Microsoft's Mu Brings Natural Language Chat to Windows 11 Settings Menu

2025-06-24

Microsoft's latest compact language model is specifically engineered for device-side processing, primarily integrated into the Windows 11 Settings application.

Mu serves as the AI agent's core technology in system configuration menus, enabling users to interact through natural language queries. With proper authorization, this intelligent agent can autonomously execute system adjustments while maintaining comprehensive understanding of hundreds of operating parameters.

Current Mu implementations are available in limited Windows Insider Preview builds.

Technical Architecture: Balancing Performance with Hardware Constraints

According to June 23rd disclosures, Microsoft detailed Mu's operational framework. The model initially underwent training on NVIDIA A100 GPUs within Azure's machine learning infrastructure before being optimized for PC neural processing units (NPUs). Current implementations achieve over 100 tokens per second processing rates on these specialized hardware components.

Building upon prior Phi Silica project experiences, Mu represents Microsoft's focused approach to on-device language processing. This specific iteration was developed for Snapdragon X-series notebooks compatible with Windows 11 Copilot+ devices in 2024.

The company emphasizes that encoder-decoder architecture outperforms pure decoder models in efficiency metrics.

"By separating input and output token processing, Mu's encoding strategy significantly reduces computational and memory demands," noted Vivek Pradeep, Microsoft's VP of Windows Applications Science and Distinguished Engineer in a blog post. "This design choice delivers reduced latency and enhanced throughput on dedicated hardware."

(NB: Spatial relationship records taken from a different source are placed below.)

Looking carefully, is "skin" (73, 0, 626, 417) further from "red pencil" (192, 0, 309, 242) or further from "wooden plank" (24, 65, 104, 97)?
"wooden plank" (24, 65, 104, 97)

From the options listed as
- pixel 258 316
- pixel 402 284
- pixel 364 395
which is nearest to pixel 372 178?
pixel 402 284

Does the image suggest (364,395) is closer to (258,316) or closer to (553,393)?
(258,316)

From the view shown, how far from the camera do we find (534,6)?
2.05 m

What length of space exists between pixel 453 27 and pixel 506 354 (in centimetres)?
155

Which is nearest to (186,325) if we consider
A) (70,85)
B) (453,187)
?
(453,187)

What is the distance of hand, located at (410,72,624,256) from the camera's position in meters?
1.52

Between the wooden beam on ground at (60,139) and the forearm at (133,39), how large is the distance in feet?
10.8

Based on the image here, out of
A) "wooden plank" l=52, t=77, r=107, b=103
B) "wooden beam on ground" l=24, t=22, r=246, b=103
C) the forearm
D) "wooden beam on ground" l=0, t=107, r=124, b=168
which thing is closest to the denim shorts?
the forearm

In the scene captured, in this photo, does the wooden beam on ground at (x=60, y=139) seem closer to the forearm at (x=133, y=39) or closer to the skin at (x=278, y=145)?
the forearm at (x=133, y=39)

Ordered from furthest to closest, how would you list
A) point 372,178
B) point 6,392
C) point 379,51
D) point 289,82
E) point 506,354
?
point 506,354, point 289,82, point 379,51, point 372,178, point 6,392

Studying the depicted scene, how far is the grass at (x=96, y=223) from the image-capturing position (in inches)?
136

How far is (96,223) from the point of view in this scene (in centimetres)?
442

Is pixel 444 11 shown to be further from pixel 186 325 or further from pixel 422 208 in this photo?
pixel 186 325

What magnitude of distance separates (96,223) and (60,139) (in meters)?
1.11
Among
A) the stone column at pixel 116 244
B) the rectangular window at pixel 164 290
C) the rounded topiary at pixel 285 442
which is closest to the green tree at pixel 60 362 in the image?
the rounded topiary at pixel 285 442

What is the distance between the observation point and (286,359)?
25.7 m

Microsoft confirms that encoder-decoder models demonstrate superior efficiency compared to decoder-only architectures.

NPU Optimization Strategies for Copilot+ Devices

Through extensive NPU integration work, Microsoft engineers refined Mu's architectural adaptations. Key optimizations include aligning model parameters with hardware parallelism and memory limitations, redistributing encoder-decoder components for balanced performance, and implementing other efficiency-enhancing techniques.

Shared weight implementations for input/output token processing substantially reduce parameter counts, a critical factor for maintaining performance on memory-constrained NPUs.

Mu proactively avoids operations that would be either unsupported or inefficient on NPU hardware.

Architectural refinements to transformer structures combined with model quantization techniques further improve NPU power efficiency.

The AI assistant in Windows 11 Settings is currently accessible in Insider Preview builds through the Dev Channel. Presently limited to Snapdragon-based Copilot+ PCs, Microsoft has indicated AMD/Intel platforms will gain compatibility in future updates.